Count the lines in the listing below that contain the string "fill", treating uppercase and lowercase as different. Reply with only the number.

-------- Raw data

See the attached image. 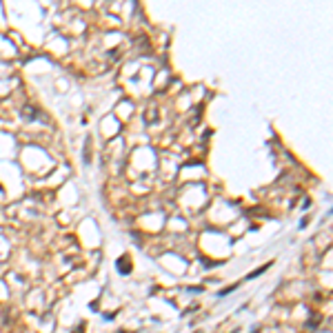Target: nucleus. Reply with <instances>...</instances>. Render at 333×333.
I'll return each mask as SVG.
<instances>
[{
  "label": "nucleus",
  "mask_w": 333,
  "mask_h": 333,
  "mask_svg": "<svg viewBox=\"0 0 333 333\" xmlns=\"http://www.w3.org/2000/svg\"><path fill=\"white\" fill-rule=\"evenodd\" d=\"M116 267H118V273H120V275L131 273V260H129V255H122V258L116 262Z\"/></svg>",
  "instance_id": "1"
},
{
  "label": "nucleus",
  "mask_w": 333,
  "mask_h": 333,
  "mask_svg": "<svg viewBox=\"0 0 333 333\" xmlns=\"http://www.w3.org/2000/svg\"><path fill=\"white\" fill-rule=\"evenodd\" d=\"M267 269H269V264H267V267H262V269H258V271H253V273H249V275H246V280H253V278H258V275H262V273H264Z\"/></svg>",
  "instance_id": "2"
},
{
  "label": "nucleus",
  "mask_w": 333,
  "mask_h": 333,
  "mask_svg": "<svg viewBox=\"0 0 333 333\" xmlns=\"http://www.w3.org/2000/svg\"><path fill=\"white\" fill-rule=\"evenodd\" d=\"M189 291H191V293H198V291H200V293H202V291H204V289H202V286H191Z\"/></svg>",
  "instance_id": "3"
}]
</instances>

----------------
-------- Raw data

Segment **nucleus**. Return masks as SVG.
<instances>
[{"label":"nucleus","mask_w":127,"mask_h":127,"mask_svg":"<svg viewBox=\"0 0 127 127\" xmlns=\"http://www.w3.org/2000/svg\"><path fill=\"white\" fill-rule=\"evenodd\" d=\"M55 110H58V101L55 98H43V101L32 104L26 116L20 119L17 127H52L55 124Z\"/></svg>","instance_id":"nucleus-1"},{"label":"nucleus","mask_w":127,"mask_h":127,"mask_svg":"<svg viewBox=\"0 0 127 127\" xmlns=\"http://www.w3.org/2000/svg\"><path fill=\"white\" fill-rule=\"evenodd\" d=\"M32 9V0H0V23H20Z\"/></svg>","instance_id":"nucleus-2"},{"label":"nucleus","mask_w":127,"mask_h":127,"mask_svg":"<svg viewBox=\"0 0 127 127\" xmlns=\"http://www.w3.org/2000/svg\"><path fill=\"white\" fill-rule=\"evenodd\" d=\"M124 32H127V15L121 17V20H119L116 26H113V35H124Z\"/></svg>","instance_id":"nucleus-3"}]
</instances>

----------------

- **Exercise solution**
4